London Mayor Sadiq Khan has urged the government to “act before it’s too late” and implement stricter measures to control the spread of coronavirus.

It came as new data from NHS England showed the number of hospital beds in England occupied by confirmed coronavirus patients has more than doubled in two weeks from 4,105 on October 13 to 8,595 on Tuesday.

A spokesperson for the Mayor said: “We know that when it comes to this virus acting early and decisively is best, both for public health, but also for the economy.

“The more we delay in implementing measures, the more stringent they need to be and the longer they have to be in place.

“The Mayor is clear that with cases, hospitalisations and deaths rising across the country since August, the Government should have listened to the advice of SAGE and introduced a short circuit breaker.

“The failure to provide a fit for purpose test and trace system or adequate financial support for workers has led to the need for these tougher restrictions.

“Ministers must act before it’s too late and the country is plunged into a deeper health crisis with a longer lockdown needed.

Wimbledon Times:

Jane Barlow/PA Wire

“This would be worst possible outcome both for public health and our economy.”

But ministers have continued to defend the use of regional measures to tackle rising coronavirus cases in England despite mounting pressure to call a national lockdown.

Foreign Secretary Dominic Raab said the government is "striving" to avoid issuing blanket restrictions nationwide as he insisted targeted measures could slow the growth in cases.

One in five people in England will be living under the toughest coronavirus restrictions from Monday when West Yorkshire moves into Tier 3, while 58% of the population will be living under either Tier 2 or 3 measures.

Asked whether ministers had been given a "very, very bleak" presentation by scientists on Thursday about rising cases and the future death toll, Mr Raab told BBC Radio 4's Today programme: "We are very careful to protect the integrity of the discussions and the information we have, but we do think the situation is serious.

Wimbledon Times:

"Having said that, we're confident we've got the right measures and framework in place - which is not to have a blanket approach - with the target measures, both (in terms of) restrictions but also financial support on the areas where the uptick is the highest.

"We have seen, since we adopted that approach, a decrease in the rate of growth, but clearly there is still an uptick in the virus.

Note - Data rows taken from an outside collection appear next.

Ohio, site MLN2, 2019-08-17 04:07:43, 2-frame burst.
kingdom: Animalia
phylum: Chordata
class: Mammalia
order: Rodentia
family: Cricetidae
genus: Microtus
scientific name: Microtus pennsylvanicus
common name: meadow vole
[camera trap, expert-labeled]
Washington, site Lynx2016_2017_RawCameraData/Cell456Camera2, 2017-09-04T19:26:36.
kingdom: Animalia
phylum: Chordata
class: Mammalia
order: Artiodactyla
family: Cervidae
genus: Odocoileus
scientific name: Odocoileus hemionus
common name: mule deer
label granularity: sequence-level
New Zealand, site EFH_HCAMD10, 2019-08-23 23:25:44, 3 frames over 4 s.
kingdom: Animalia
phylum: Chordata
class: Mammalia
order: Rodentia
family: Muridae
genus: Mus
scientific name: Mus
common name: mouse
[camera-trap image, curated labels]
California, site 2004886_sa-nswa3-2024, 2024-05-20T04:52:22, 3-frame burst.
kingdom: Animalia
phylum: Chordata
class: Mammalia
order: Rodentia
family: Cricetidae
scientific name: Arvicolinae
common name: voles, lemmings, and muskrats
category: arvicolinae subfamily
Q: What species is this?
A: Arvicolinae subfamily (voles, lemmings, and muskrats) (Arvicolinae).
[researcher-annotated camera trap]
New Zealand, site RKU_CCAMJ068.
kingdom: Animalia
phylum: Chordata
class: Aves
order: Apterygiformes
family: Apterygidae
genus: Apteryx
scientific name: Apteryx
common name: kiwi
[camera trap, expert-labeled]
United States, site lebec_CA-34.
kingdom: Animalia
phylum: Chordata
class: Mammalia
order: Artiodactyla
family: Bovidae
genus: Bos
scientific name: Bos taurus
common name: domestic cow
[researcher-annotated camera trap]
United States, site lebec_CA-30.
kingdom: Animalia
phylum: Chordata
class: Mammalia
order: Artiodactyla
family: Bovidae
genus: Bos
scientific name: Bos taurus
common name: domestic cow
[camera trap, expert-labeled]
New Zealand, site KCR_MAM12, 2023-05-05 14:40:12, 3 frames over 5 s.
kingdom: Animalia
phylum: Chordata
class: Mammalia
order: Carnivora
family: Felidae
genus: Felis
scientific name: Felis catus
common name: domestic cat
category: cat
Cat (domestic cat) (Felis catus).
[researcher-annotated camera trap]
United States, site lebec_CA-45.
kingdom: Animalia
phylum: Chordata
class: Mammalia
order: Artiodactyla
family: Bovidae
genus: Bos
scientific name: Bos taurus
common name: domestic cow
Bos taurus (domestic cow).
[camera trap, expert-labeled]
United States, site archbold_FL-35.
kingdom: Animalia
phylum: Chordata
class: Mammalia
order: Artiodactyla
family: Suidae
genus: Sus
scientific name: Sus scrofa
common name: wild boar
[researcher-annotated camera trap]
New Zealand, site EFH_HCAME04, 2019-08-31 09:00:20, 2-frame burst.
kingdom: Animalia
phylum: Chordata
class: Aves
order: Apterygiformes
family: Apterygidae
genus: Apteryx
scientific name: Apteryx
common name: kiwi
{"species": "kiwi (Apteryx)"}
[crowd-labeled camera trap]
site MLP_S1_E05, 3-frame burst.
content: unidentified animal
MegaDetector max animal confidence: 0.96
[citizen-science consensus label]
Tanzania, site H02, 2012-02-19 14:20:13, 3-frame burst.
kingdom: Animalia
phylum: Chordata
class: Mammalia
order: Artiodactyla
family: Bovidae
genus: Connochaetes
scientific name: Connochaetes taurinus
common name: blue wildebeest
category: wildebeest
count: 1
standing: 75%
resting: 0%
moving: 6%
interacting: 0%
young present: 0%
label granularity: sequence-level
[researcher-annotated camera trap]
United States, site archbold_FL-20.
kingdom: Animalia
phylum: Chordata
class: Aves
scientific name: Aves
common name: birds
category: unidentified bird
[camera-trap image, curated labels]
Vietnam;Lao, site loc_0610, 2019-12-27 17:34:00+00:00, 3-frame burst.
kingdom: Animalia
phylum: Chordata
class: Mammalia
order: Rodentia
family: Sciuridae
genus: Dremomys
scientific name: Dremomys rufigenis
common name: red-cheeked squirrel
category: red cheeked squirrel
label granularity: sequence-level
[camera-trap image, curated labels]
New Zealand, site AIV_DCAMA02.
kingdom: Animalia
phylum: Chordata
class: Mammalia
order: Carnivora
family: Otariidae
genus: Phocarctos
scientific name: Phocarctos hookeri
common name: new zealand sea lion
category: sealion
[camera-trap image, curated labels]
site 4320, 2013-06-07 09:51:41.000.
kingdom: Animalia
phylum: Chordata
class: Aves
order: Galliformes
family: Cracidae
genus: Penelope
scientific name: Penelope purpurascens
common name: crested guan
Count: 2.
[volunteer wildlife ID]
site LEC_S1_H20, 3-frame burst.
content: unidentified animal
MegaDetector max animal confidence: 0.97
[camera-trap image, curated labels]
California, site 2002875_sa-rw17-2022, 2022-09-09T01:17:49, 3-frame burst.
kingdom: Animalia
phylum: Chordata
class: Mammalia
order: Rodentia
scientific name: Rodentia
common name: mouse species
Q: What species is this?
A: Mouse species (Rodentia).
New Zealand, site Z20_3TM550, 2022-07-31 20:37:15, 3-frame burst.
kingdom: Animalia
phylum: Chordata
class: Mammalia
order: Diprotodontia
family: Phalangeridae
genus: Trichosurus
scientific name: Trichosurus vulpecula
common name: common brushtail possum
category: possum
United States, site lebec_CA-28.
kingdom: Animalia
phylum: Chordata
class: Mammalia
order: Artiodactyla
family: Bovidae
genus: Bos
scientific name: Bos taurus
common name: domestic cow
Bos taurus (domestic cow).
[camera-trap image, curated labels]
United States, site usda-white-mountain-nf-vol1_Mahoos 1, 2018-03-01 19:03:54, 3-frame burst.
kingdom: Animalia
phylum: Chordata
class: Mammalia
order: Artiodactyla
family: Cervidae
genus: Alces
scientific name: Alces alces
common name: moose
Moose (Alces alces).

We are battling a second wave, and we're going to do everything we can, in a targeted and focused way, to repress and bring those numbers back down."

Asked about the potential for introducing a Tier 4 higher level of restrictions, Mr Raab said introducing further measures is an option.

"We're always ready for further measures that we can take, but I think the most important thing about further measures is that we continue on the track that we're on of targeting the virus," he said.

"The difference between now and the first lockdown is we're in a much better place to really focus on where the virus is the greatest and I think that's right, not only in scientific and virus management terms, but I think in terms of the way people feel about tackling this virus.

Wimbledon Times:

"It's fair that it fits the natural justice that we're focusing on the areas where the uptick is the greatest, and we're not taking a one-size-fits-all approach or a blanket approach or a blunt approach, so we'll continue down that path."

On September 21, the Scientific Advisory Group for Emergencies (Sage), which advises the Government, said a series of measures should be considered for "immediate introduction", including a nationwide circuit-breaker and a ban on contact indoors with other households unless as part of a support bubble.

Mr Raab told BBC Breakfast the public would find it "desperately unfair" to face a national lockdown while rates vary across the country.

"I think in areas where the virus is not picking up, I think people would feel it was not only counterproductive or ineffective but desperately unfair for measures to be imposed across the board," he said.